A few days ago I had dinner with some people, and of course we discussed the Apple Watch. Some people were skeptical and took the position that it wouldn’t be of much value, and challenged me to explain to them why it would be a useful gadget. I was about to mention some reasons when someone interrupted me and said ‘Boris would buy anything with an Apple logo on it, so he doesn’t even need a reason.’
We all laughed, but then I started thinking. The thing is, he’s right. Almost. I’m very much inclined to consider anything that Apple produces. If it comes up with a new product I’ll at the very least give the company the benefit of the doubt and give it a try. The reason goes deeper than mere fanboyism though.
Over the years I’ve come to trust Apple to offer me products that make the rest of my Apple gadgets more valuable.

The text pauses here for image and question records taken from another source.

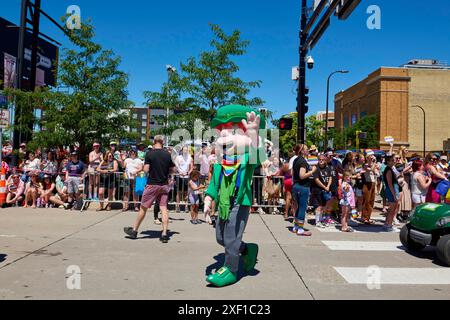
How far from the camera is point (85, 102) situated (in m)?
12.4

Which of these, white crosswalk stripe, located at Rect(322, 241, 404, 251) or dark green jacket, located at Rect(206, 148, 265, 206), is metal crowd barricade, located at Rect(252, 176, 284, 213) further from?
dark green jacket, located at Rect(206, 148, 265, 206)

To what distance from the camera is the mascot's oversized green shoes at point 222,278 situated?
15.1 ft

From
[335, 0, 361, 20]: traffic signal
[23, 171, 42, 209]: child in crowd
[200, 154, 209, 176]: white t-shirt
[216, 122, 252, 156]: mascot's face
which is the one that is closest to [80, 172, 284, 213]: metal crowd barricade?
[200, 154, 209, 176]: white t-shirt

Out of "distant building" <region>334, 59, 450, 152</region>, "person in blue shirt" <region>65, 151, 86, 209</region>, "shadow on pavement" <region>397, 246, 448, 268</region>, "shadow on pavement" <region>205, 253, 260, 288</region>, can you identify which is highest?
"distant building" <region>334, 59, 450, 152</region>

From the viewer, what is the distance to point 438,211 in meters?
6.17

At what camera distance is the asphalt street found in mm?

I used to own a MacBook only. But then you get an iPhone, and suddenly you notice that both the iPhone and MacBook work together so well. Then you might get an Apple TV, and suddenly you can stream from the two gadgets you already own, and everything gets better.
It’s like a personal network effect where every Apple node I add makes my other gadgets more useful and therefore more valuable to me.
We are already hearing stories about people who noticed that suddenly the battery on their iPhone lasts a lot longer than it did before they got an Apple Watch. It simply means that they interact with the Apple Watch more and leave the iPhone locked in their pockets or bags. This is ‘the Apple Experience.’
So yeah, some people, including me, seem to buy almost everything that Apple sells. But that’s because Apple manages to come up with products that aren’t just individual items, but components of a system where the whole is greater than the sum of its parts.